__TASK DESCRIPTION__
Render every line of the data below as a numbered list, skipping blank lines and leaving out the pictures.

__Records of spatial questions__
* * * * * * * * *

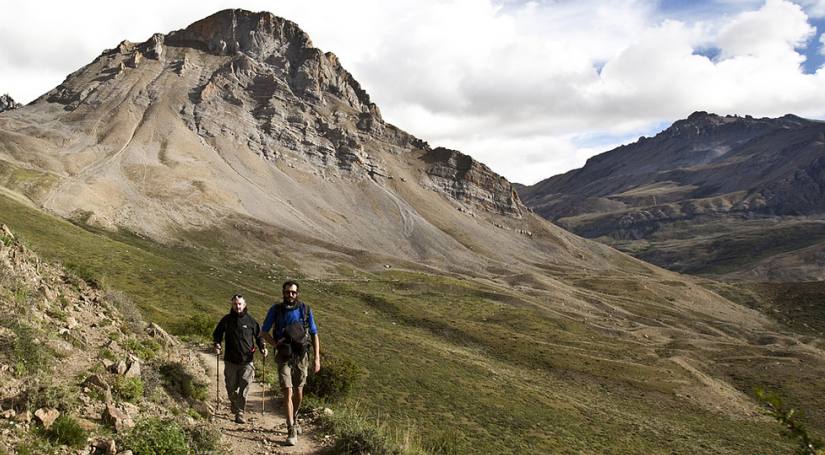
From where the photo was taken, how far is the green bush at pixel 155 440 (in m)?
9.39

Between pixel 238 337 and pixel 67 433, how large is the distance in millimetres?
5202

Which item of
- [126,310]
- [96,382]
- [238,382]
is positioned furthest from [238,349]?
[126,310]

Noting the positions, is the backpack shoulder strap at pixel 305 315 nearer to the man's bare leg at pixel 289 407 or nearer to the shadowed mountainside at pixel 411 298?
the man's bare leg at pixel 289 407

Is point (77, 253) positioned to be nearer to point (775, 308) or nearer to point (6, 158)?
point (6, 158)

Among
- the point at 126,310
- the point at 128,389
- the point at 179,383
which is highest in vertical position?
the point at 126,310

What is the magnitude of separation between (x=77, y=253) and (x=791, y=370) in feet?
358

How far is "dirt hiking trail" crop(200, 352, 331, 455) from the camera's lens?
12242 millimetres

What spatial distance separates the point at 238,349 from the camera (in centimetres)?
1400

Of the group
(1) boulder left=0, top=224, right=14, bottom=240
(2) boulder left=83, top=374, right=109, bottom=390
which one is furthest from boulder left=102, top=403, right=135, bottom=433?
(1) boulder left=0, top=224, right=14, bottom=240

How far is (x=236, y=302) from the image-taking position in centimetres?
1405

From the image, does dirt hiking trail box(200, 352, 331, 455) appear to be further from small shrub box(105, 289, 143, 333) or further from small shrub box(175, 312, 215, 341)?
small shrub box(175, 312, 215, 341)

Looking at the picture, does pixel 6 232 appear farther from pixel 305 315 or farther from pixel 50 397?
pixel 305 315

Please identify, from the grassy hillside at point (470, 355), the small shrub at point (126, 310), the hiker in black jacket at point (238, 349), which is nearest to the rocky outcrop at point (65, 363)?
the small shrub at point (126, 310)

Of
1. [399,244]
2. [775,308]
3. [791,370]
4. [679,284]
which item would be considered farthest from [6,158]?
[775,308]
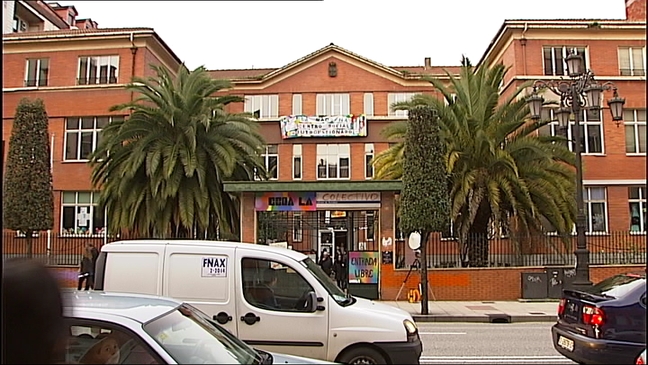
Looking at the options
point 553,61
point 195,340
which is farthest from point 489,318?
point 553,61

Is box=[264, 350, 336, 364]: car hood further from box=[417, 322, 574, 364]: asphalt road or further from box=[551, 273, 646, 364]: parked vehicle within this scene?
box=[417, 322, 574, 364]: asphalt road

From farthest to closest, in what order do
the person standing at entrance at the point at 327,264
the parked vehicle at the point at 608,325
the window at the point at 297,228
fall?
the window at the point at 297,228, the person standing at entrance at the point at 327,264, the parked vehicle at the point at 608,325

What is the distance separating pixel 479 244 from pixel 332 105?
17.1 m

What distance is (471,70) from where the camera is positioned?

* * * * * * * * *

__ANSWER__
1. From where the photo was taken, how far is the green bush at pixel 155 440 (in m)?
2. 9.39
3. Between pixel 238 337 and pixel 67 433, how large is the distance in millimetres?
4. 5202
5. Which item of
6. - [126,310]
7. - [96,382]
8. - [238,382]
9. is positioned furthest from [238,349]?
10. [126,310]
11. Noting the positions, is the backpack shoulder strap at pixel 305 315 nearer to the man's bare leg at pixel 289 407 or nearer to the shadowed mountainside at pixel 411 298?
12. the man's bare leg at pixel 289 407
13. Is point (77, 253) positioned to be nearer to point (775, 308) or nearer to point (6, 158)?
14. point (6, 158)
15. Among
16. - the point at 126,310
17. - the point at 128,389
18. - the point at 179,383
19. which is highest in vertical position?
20. the point at 126,310
21. What is the magnitude of separation between (x=77, y=253) and (x=791, y=370) in feet?
22. 358
23. How far is "dirt hiking trail" crop(200, 352, 331, 455) from the camera's lens?
24. 12242 millimetres
25. What spatial distance separates the point at 238,349 from the camera (in centimetres)?
26. 1400
27. Of the group
28. (1) boulder left=0, top=224, right=14, bottom=240
29. (2) boulder left=83, top=374, right=109, bottom=390
30. which one is furthest from boulder left=102, top=403, right=135, bottom=433?
31. (1) boulder left=0, top=224, right=14, bottom=240
32. How far is (x=236, y=302) from the image-taking position in centimetres?
33. 1405
34. From the image, does dirt hiking trail box(200, 352, 331, 455) appear to be further from small shrub box(105, 289, 143, 333) or further from small shrub box(175, 312, 215, 341)?
35. small shrub box(175, 312, 215, 341)
36. Looking at the picture, does pixel 6 232 appear farther from pixel 305 315 or farther from pixel 50 397?
37. pixel 305 315
38. Please identify, from the grassy hillside at point (470, 355), the small shrub at point (126, 310), the hiker in black jacket at point (238, 349), which is nearest to the rocky outcrop at point (65, 363)?
39. the small shrub at point (126, 310)
40. Of
41. 1. [399,244]
42. 2. [775,308]
43. 3. [791,370]
44. 4. [679,284]
45. which item would be considered farthest from [6,158]?
46. [775,308]
47. Looking at the options
48. point 553,61
49. point 195,340
50. which is farthest from point 489,318?
51. point 553,61
52. Is box=[264, 350, 336, 364]: car hood further from box=[417, 322, 574, 364]: asphalt road or further from box=[551, 273, 646, 364]: parked vehicle within this scene?
53. box=[417, 322, 574, 364]: asphalt road
54. From farthest to closest, in what order do
55. the person standing at entrance at the point at 327,264
56. the parked vehicle at the point at 608,325
57. the window at the point at 297,228
58. fall?
59. the window at the point at 297,228, the person standing at entrance at the point at 327,264, the parked vehicle at the point at 608,325
60. What is the distance separating pixel 479 244 from pixel 332 105?
61. 17.1 m
62. What distance is (471,70) from where the camera is positioned?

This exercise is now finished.